GIVEN TEXT:
━━━━━━━━━━━━━━━━━━━━

For all the talk about personalized medicine, there’s one ingredient we can all agree is absolutely essential before that can happen: lots and lots of sequence data. But at the current cost of sequencing genomes — just producing a high-quality draft of a mammalian genome costs $25 million, according to the National Human Genome Research Institute — it’s clear it’ll take a long time and a lot of money to accumulate the information required for doctors to prescribe treatments based on an individual’s unique genetic profile.
For all the hoopla over the past few years, most people already know that the current Holy Grail is to be able to sequence genomes for $1,000 apiece, and many groups are hard at work on this. At that cost, researchers and grant adminstrators agree, not only would it be possible to sequence the genomes of many — practically all — organisms useful for comparative studies, but one could also entertain the idea of sequencing the genome of every average Joe Patient, in theory a very useful step toward disease prevention and treatment.

━━━━━━━━━━━━━━━━━━━━

WORK INSTRUCTION A: Summarize the passage on genome sequencing costs in two sentences.
WORK INSTRUCTION B: Copy down the passage on genome sequencing costs word for word, starting with "For all the hoopla" and going on through "prevention and treatment.".
The material has no connection to the passage on genome sequencing costs.

━━━━━━━━━━━━━━━━━━━━

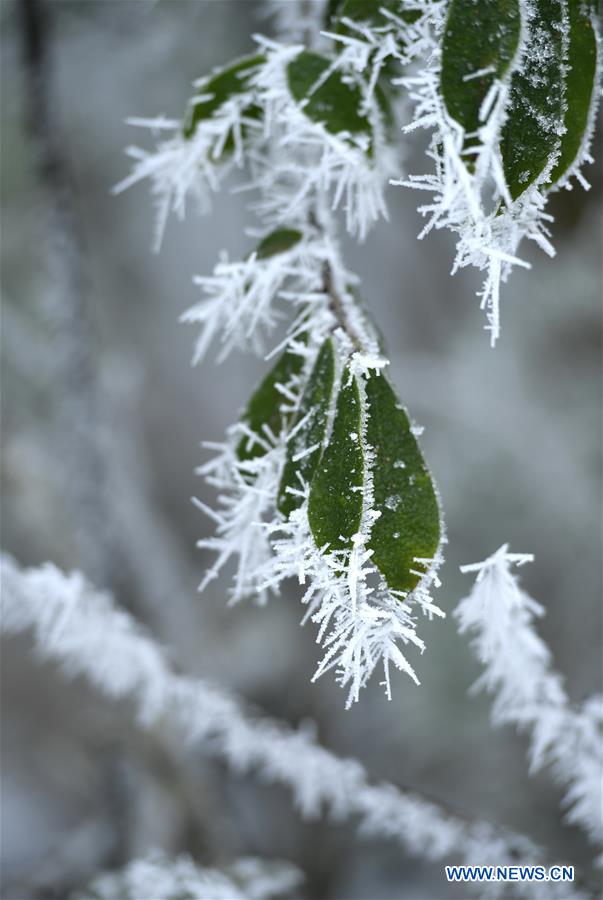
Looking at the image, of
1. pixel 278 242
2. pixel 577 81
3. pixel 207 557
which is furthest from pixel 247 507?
pixel 207 557

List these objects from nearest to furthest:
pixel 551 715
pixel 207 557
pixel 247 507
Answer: pixel 247 507
pixel 551 715
pixel 207 557

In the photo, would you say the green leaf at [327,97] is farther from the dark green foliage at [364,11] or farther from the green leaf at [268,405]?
the green leaf at [268,405]

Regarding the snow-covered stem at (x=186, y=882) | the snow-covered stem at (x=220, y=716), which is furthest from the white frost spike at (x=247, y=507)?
the snow-covered stem at (x=186, y=882)

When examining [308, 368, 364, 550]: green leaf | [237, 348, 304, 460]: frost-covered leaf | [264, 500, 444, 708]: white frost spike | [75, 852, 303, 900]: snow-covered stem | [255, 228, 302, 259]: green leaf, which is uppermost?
[255, 228, 302, 259]: green leaf

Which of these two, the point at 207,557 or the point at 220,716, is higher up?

━━━━━━━━━━━━━━━━━━━━

EXERCISE OUTPUT A: Personalized medicine depends on large amounts of sequence data, but at current costs, such as the $25 million the National Human Genome Research Institute cites for a high-quality draft of a mammalian genome, gathering that data will take a long time and a lot of money. Many groups are working toward sequencing genomes for $1,000 each, a cost at which researchers and grant administrators agree it would be possible to sequence practically all organisms useful for comparative studies and even the genomes of ordinary patients.

EXERCISE OUTPUT B:
For all the hoopla over the past few years, most people already know that the current Holy Grail is to be able to sequence genomes for $1,000 apiece, and many groups are hard at work on this. At that cost, researchers and grant adminstrators agree, not only would it be possible to sequence the genomes of many — practically all — organisms useful for comparative studies, but one could also entertain the idea of sequencing the genome of every average Joe Patient, in theory a very useful step toward disease prevention and treatment.